Başlangıçlar... Yeni büyük başlangıçlar.
🍁
Büyük bir bahçe ve yüksek enerjide bir beyaz ışık vardı. Yiğitin gözünü alan beyaz bir ışık. Bahçe kapısını açıp çıktı. Gördüğü ilk şey beyaz yeleleri ve parlayan tüyleri olan bir attı. Yanına gitti. tüylerini ve yelelerini okşamaya başladı.
"Ne güzel birşeysin sen." Cevap olarak kişnedi. Yelelerini sevmeye devam etti.
"Adın ne senin?" Dedi sanki cevap verecekmiş gibi. Cevap olarak yine kişnedi.
"Yağmur da senin gibi çok güzel biliyor musun?" Yine kişnedi. Ama bu sefer sinirli bir kişnemeydi.
"Ne o neye kızdın." At kişneyerek yanından uzaklaştı. Etrafına baktığında bir çeşme gördü. Çeşmenin yanında bir kadın vardı. Beyaz elbiseli bir kadın. Oraya ilerlediğinde kadın ona döndü.
"Y- yağmur." Gülümseyerek rüzgarın yüzüne getirdiği güneşten daha parlak olan sarı saçlarını yüzünden çekmeye çalışıyordu.
"Yiğit." Etrafına baktı yiğit. Kimse yoktu. Yerdeki sepete baktı. İçi çilek doluydu.
"Senin ne işin var burada." Yağmur gülümsemeye devam ederken yere eğilip çilek dolu sepeti aldı.
"Hem çilek toplamaya geldim hemde seni almaya geldim." Kaşlarını çattı yiğit.
"At gitti ama." Gülümseyerek parmaklarını yiğitin parmaklarına geçirdi.
"Gitsin. At gitsin. Ama sen gitme. Lütfen. Nolur gitme kal sen gitme."
"Ama gitmem gerek."
"Gitmesen olmaz mı?" Arkasına baktı. At geri gelmişti.

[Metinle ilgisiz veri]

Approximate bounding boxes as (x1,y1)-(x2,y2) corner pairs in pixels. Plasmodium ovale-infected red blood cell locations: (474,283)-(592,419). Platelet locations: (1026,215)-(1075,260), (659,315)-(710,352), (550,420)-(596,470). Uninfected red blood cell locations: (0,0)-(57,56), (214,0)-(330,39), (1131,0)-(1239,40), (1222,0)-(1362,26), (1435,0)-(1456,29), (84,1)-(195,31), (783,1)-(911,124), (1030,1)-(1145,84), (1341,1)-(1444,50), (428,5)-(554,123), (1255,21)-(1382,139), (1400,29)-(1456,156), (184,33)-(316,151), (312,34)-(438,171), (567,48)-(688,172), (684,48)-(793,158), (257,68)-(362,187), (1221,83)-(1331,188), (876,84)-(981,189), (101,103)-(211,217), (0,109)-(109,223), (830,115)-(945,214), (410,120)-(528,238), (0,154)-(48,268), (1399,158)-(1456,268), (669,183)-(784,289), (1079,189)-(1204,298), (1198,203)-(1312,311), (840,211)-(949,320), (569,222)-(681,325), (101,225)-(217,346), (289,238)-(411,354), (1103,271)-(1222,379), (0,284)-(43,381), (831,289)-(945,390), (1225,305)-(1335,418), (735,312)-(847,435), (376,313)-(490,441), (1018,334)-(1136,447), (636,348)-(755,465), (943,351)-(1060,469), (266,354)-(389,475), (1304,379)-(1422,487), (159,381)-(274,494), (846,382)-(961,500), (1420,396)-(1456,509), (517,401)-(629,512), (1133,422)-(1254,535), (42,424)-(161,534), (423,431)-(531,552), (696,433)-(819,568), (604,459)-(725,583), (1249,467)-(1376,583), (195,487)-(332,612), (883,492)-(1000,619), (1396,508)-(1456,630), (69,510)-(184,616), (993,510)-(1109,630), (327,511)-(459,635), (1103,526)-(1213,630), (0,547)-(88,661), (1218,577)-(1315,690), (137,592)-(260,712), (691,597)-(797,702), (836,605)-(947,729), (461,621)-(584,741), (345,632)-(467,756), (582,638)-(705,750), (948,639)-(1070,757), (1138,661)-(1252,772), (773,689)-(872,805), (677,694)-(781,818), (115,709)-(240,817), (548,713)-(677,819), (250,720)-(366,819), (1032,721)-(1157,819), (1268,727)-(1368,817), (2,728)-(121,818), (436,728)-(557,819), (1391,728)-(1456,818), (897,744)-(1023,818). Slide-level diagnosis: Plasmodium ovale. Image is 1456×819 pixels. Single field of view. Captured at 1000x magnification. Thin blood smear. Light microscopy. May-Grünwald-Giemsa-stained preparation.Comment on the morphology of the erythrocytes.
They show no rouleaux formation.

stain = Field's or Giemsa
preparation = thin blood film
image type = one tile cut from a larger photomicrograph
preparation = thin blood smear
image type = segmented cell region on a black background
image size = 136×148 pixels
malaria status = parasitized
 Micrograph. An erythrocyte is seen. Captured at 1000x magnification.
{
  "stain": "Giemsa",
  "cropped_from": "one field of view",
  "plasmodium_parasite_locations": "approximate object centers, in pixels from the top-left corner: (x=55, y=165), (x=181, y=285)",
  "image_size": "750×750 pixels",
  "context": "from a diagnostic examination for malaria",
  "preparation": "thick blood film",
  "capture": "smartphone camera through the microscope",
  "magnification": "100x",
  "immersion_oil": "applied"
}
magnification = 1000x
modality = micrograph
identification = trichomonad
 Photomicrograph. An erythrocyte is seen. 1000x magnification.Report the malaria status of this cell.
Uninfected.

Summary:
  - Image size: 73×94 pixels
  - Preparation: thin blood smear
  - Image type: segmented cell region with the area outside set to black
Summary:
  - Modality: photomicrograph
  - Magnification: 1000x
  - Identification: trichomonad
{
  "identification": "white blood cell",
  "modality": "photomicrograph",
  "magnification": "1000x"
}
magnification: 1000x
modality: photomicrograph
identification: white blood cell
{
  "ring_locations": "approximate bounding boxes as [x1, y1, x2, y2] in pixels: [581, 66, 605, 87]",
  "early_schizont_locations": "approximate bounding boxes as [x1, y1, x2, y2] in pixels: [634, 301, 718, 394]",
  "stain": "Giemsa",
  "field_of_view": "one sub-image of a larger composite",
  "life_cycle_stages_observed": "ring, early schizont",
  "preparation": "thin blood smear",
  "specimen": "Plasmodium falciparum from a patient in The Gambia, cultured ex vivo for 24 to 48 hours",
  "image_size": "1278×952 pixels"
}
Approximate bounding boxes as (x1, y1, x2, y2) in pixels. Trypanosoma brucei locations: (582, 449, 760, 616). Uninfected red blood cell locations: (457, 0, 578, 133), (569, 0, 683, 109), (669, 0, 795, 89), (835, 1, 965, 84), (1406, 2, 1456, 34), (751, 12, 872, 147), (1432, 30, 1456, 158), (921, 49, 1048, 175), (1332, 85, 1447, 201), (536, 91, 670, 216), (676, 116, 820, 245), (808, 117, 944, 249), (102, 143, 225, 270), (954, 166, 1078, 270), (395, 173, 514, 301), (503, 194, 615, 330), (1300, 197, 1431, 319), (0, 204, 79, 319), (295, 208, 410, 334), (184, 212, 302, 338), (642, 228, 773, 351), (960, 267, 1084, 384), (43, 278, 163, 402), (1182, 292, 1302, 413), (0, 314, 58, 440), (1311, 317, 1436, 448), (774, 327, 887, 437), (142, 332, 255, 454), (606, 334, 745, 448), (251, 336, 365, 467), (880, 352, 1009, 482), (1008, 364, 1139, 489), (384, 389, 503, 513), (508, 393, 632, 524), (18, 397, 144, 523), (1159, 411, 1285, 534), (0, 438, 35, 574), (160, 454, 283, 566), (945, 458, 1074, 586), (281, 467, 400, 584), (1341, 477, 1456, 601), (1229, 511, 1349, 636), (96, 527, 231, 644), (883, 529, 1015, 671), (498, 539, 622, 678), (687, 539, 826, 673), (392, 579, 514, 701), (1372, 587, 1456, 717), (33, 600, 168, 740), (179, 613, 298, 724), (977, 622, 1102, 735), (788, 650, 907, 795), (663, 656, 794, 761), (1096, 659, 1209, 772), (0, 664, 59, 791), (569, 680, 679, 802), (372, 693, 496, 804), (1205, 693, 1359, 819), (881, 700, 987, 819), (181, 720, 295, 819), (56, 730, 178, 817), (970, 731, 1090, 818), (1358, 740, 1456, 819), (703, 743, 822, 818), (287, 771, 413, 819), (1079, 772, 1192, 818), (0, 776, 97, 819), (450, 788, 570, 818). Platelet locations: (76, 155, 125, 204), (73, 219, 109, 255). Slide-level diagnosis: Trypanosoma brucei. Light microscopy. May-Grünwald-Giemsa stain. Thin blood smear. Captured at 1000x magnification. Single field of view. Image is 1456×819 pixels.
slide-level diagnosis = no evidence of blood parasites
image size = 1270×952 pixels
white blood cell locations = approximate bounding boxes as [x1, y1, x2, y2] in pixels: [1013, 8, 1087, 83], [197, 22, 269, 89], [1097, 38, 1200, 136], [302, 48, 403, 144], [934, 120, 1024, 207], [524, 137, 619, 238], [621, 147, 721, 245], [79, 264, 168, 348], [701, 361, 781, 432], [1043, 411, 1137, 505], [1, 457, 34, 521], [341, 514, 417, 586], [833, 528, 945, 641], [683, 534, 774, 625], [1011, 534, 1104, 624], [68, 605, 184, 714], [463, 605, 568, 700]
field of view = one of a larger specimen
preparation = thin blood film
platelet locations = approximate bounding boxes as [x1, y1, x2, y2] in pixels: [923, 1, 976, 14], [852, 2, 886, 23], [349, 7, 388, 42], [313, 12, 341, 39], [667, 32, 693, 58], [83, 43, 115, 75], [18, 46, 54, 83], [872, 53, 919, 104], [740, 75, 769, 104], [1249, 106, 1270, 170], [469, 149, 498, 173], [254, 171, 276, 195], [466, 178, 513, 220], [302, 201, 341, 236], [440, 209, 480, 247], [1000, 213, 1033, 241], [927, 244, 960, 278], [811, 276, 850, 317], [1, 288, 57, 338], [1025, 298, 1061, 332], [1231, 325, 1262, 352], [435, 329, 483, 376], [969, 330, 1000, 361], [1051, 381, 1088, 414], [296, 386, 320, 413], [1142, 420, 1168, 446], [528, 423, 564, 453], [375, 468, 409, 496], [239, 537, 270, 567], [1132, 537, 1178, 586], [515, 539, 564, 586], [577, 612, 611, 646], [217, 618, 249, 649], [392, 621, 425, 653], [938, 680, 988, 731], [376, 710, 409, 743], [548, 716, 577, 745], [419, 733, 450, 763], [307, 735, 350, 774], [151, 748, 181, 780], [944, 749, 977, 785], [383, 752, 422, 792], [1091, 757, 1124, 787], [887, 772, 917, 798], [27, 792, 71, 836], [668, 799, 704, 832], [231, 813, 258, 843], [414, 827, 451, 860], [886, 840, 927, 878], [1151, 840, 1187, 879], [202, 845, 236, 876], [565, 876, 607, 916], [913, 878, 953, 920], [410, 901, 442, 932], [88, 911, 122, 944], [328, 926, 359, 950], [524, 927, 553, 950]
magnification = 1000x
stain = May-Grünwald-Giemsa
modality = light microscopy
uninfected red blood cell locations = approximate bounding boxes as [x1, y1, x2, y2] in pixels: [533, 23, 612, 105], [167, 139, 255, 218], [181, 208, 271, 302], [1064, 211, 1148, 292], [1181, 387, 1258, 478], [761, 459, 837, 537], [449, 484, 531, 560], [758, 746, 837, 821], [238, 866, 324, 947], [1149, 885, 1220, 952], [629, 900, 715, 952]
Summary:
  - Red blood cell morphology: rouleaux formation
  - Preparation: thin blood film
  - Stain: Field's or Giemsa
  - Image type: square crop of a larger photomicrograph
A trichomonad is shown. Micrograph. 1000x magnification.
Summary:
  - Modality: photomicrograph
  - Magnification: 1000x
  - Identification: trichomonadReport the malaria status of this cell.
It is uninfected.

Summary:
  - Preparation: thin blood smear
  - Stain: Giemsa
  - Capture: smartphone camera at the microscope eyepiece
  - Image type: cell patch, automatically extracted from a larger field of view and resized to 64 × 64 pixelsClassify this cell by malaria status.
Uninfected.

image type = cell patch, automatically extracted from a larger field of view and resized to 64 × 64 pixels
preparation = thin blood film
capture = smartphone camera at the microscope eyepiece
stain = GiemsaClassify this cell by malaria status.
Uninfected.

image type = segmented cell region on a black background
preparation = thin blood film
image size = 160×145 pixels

"Beni burada mı bırakacaksın. Benim yerime atı seçti diye kahrımdan ölürüm." Başını iki yana salladı yiğit.
"Ölüm yok."
"Evet ölüm yok" birbirlerinin ellerini daha sıkı tuttu.
"Çok güzelsin."
"Çok mu güzelim." Başını salladı ve alnını alnına yasladı. Aralarında hiçbir mesafe yokken konuştu.
"Seni seviyorum."
Gözlerini açtı yiğit yavaş yavaş. Beyaz ışık daha da belirgin olurken gördüğü tek şey beyaz bir tavandı. Başını kaldırdı. Doktorlar çıkıyorlardı. Doktor ne alakaydı. Gördüğü rüyadan sonra gireceği yüz doktorların değil de yağmurun yüzü olmalıaydı.
"Kendinizi nasıl hissediyorsunuz yiğit bey?" İyiydi. Yağmuru görürse daha iyi olacaktı.
"İyiyim." Doktor gülümseyerek hemşireyi çağırdı. Serumu kontrol etmesini söyledi ve çıktı. Hemşire serumu kontrol ederken bir yandan da yiğite bakıyordu.
"Ailem dışarıda mı?" Başını salladı. "Ne zaman girebilirler?"
"Görüş saatine 1 saat var yiğit bey." Başını sallayıp başını yastığa koydu. Hemşire çıktıktan sonra arkasından bakarken. Camda yağmuru gördü. Güldü anında. Uyandığından beri gülmeyen yüzü onu görünce güldü. Yağmur alnını cama yasladı. Gözünden bir damla yaş düştüğünü gördü. Kaşlarını çattı hemen kalkmaya çalıştı ama kolundaki Serum buna engel oldu.